Hacker Newsnew | past | comments | ask | show | jobs | submitlogin

I found this through https://news.ycombinator.com/item?id=9609955 -- I find it fascinating the solutions that people come up with to deal with other people's problems without damaging correct code. Rust uses WTF-8 to interact with Windows' UCS2/UTF-16 hybrid, and from a quick look I'm hopeful that Rust's story around handling Unicode should be much nicer than (say) Python or Java.


Have you looked at Python 3 yet? I'm using Python 3 in production for an internationalized website and my experience has been that it handles Unicode pretty well.


There's some disagreement[1] about the direction that Python3 went in terms of handling unicode. Pretty good read if you have a few minutes.

1 http://lucumr.pocoo.org/2014/1/5/unicode-in-2-and-3/


Not that great of a read. Stuff like:

> I have been told multiple times now that my point of view is wrong and I don't understand beginners, or that the “text model” has been changed and my request makes no sense.
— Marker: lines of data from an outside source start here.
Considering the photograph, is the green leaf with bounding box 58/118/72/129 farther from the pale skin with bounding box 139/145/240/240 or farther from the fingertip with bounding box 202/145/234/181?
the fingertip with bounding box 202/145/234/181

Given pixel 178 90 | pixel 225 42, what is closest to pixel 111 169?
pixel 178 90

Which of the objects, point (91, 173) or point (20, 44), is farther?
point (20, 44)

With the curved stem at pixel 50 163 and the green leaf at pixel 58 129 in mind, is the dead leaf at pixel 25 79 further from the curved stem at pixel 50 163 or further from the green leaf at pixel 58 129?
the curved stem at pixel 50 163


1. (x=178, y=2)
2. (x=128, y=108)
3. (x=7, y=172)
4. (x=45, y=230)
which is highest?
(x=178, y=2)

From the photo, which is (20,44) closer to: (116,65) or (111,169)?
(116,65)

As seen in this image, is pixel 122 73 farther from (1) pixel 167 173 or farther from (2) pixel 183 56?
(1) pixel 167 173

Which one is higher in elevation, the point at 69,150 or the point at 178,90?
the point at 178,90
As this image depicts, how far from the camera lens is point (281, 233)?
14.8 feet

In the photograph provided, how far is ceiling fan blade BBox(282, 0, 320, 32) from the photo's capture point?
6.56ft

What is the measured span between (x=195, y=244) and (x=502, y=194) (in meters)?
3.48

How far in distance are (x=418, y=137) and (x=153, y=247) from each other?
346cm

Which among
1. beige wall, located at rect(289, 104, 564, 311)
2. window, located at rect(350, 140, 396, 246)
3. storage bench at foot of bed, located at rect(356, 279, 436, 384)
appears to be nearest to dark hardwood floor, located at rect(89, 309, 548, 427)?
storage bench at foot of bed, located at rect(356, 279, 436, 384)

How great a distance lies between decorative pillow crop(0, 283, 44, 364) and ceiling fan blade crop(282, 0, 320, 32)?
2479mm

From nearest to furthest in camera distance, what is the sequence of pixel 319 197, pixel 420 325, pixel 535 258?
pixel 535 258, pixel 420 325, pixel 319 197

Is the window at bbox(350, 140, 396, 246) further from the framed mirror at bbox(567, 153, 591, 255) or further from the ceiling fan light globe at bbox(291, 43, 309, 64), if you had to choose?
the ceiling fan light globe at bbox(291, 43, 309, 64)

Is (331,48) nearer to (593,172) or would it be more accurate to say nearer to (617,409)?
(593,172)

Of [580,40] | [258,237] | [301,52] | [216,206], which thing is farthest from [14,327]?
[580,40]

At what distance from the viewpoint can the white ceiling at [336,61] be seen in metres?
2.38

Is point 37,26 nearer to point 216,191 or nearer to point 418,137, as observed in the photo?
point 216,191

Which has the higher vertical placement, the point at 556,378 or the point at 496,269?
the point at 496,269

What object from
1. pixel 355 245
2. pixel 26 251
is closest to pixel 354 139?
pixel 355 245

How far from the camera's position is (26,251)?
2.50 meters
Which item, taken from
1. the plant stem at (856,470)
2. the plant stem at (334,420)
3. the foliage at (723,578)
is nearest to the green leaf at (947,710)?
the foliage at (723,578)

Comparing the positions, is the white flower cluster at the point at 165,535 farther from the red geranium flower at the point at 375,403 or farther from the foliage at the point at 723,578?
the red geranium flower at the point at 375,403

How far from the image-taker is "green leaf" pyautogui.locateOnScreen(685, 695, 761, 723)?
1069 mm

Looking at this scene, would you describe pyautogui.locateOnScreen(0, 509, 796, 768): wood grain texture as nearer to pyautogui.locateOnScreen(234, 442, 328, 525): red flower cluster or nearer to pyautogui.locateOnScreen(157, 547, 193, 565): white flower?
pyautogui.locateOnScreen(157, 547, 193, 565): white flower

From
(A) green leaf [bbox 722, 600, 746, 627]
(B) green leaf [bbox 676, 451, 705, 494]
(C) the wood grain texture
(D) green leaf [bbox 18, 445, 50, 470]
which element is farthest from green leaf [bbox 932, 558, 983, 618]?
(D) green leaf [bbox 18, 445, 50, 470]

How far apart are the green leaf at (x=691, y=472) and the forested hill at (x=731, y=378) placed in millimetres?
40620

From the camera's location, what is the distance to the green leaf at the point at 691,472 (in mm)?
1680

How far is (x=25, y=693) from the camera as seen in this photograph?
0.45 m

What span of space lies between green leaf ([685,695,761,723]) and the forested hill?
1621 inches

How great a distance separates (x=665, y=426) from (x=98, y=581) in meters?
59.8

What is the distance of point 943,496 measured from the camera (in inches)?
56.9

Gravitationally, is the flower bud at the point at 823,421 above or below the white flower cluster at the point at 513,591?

"The text model has changed" is a perfectly legitimate reason to turn down ideas consistent with the previous text model and inconsistent with the current model. Keeping a coherent, consistent model of your text is a pretty important part of curating a language. One of Python's greatest strengths is that they don't just pile on random features, and keeping old crufty features from previous versions would amount to the same thing. To dismiss this reasoning is extremely shortsighted.


Many people who prefer Python3's way of handling Unicode are aware of these arguments. It isn't a position based on ignorance.


Hey, never meant to imply otherwise. In fact, even people who have issues with the py3 way often agree that it's still better than 2's.


http://lucumr.pocoo.org/2014/1/9/ucs-vs-utf8/ is a nice comparison of Python’s (2 and 3) and Rust’s Unicode handling.


Python 3 doesn't handle Unicode any better than Python 2, it just made it the default string. In all other aspects the situation has stayed as bad as it was in Python 2 or has gotten significantly worse. Good examples for that are paths and anything that relates to local IO when you're locale is C.


> Python 3 doesn't handle Unicode any better than Python 2, it just made it the default string. In all other aspects the situation has stayed as bad as it was in Python 2 or has gotten significantly worse.

Maybe this has been your experience, but it hasn't been mine. Using Python 3 was the single best decision I've made in developing a multilingual website (we support English/German/Spanish). There's not a ton of local IO, but I've upgraded all my personal projects to Python 3.

Your complaint, and the complaint of the OP, seems to be basically, "It's different and I have to change my code, therefore it's bad."


My complaint is not that I have to change my code. My complaint is that Python 3 is an attempt at breaking as little compatibilty with Python 2 as possible while making Unicode "easy" to use. They failed to achieve both goals.

Now we have a Python 3 that's incompatible to Python 2 but provides almost no significant benefit, solves none of the large well known problems and introduces quite a few new problems.


I have to disagree, I think using Unicode in Python 3 is currently easier than in any language I've used. It certainly isn't perfect, but it's better than the alternatives. I certainly have spent very little time struggling with it.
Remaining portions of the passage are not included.